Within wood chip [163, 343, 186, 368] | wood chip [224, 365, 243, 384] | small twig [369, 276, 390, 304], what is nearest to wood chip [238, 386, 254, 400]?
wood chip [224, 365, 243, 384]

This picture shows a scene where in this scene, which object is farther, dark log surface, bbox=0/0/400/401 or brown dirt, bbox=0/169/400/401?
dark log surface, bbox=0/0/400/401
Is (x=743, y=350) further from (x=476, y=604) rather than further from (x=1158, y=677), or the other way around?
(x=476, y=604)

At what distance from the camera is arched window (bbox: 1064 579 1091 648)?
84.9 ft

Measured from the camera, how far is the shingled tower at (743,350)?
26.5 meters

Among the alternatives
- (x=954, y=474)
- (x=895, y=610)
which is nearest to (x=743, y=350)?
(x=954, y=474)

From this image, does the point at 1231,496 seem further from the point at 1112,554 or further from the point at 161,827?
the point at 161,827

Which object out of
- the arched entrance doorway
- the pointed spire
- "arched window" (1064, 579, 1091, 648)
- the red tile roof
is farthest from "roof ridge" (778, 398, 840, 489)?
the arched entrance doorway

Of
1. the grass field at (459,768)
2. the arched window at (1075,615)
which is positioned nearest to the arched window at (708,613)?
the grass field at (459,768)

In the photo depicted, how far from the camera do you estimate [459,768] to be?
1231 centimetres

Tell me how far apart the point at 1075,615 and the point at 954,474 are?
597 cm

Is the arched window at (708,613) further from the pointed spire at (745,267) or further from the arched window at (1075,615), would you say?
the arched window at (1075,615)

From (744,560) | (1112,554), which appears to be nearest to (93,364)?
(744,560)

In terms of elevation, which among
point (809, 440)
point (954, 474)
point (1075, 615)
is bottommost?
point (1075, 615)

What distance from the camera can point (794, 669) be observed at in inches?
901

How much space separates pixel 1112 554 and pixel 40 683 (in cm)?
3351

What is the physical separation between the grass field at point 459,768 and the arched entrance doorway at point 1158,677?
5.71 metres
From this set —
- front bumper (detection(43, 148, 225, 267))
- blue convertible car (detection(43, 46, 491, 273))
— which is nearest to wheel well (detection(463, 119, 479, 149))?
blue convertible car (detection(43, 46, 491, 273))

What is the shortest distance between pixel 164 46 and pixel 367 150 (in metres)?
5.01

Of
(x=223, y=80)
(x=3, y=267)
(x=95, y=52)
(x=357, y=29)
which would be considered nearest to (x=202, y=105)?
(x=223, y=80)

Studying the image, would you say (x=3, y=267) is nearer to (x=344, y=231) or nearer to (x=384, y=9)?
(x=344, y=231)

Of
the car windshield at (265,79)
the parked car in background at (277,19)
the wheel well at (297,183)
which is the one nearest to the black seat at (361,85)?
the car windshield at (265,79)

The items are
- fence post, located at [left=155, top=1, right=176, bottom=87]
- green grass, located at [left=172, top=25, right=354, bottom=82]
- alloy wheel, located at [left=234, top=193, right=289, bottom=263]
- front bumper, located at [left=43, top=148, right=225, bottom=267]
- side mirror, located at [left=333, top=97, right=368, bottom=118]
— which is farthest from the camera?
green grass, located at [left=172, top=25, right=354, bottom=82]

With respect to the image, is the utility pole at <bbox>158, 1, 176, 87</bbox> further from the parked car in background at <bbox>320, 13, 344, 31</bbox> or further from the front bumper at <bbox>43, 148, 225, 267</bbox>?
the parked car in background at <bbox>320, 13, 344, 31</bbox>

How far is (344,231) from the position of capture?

**Aim**: Transcribe every record above exactly as it appears.

**Task answer**:
Within wood chip [163, 343, 186, 368] | wood chip [224, 365, 243, 384] | small twig [369, 276, 390, 304], what is nearest to wood chip [238, 386, 254, 400]?
wood chip [224, 365, 243, 384]

This picture shows a scene where in this scene, which object is farther, dark log surface, bbox=0/0/400/401 or brown dirt, bbox=0/169/400/401?
dark log surface, bbox=0/0/400/401
Is (x=743, y=350) further from (x=476, y=604) rather than further from (x=1158, y=677), or the other way around?
(x=476, y=604)

At what distance from the camera is arched window (bbox: 1064 579 1091 648)?
84.9 ft

Measured from the camera, how far is the shingled tower at (743,350)?
26.5 meters

Among the alternatives
- (x=954, y=474)
- (x=895, y=610)
which is nearest to (x=743, y=350)?
(x=954, y=474)

From this image, does the point at 1231,496 seem further from the point at 1112,554 or further from the point at 161,827?
the point at 161,827

Which object out of
- the arched entrance doorway
- the pointed spire
- "arched window" (1064, 579, 1091, 648)
- the red tile roof
is farthest from "roof ridge" (778, 398, 840, 489)?
the arched entrance doorway

Of
1. the grass field at (459,768)
2. the arched window at (1075,615)
which is positioned nearest to the arched window at (708,613)?
the grass field at (459,768)

In the photo depicted, how far from the camera do you estimate [459,768] to be?
1231 centimetres

Tell me how far apart the point at 1075,615 and the point at 954,474 are?
597 cm

Is the arched window at (708,613) further from the pointed spire at (745,267) or further from the arched window at (1075,615), would you say?
the arched window at (1075,615)

From (744,560) | (1112,554), which appears to be nearest to (93,364)?
(744,560)

In terms of elevation, which among
point (809, 440)
point (954, 474)
point (1075, 615)
is bottommost?
point (1075, 615)

What distance from the camera can point (794, 669) be observed at in inches?
901

How much space separates pixel 1112 554 and pixel 40 683 (in cm)?
3351

What is the physical separation between the grass field at point 459,768 and the arched entrance doorway at point 1158,677?
5.71 metres
From this set —
- front bumper (detection(43, 148, 225, 267))
- blue convertible car (detection(43, 46, 491, 273))
— which is nearest to wheel well (detection(463, 119, 479, 149))?
blue convertible car (detection(43, 46, 491, 273))

What is the shortest distance between pixel 164 46 and pixel 367 150 (in metres)?
5.01

Of
(x=223, y=80)
(x=3, y=267)
(x=95, y=52)
(x=357, y=29)
which would be considered nearest to (x=202, y=105)?
(x=223, y=80)

Studying the image, would you say (x=3, y=267) is nearer to (x=344, y=231) or nearer to (x=384, y=9)?
(x=344, y=231)

Of
the car windshield at (265,79)
the parked car in background at (277,19)
the wheel well at (297,183)
which is the one nearest to the black seat at (361,85)?
the car windshield at (265,79)

The items are
- fence post, located at [left=155, top=1, right=176, bottom=87]
- green grass, located at [left=172, top=25, right=354, bottom=82]
- alloy wheel, located at [left=234, top=193, right=289, bottom=263]
- front bumper, located at [left=43, top=148, right=225, bottom=267]
- side mirror, located at [left=333, top=97, right=368, bottom=118]
— which is farthest from the camera?
green grass, located at [left=172, top=25, right=354, bottom=82]

With respect to the image, is the utility pole at <bbox>158, 1, 176, 87</bbox> further from the parked car in background at <bbox>320, 13, 344, 31</bbox> or further from the front bumper at <bbox>43, 148, 225, 267</bbox>?
the parked car in background at <bbox>320, 13, 344, 31</bbox>

How far is (344,231) from the position of capture?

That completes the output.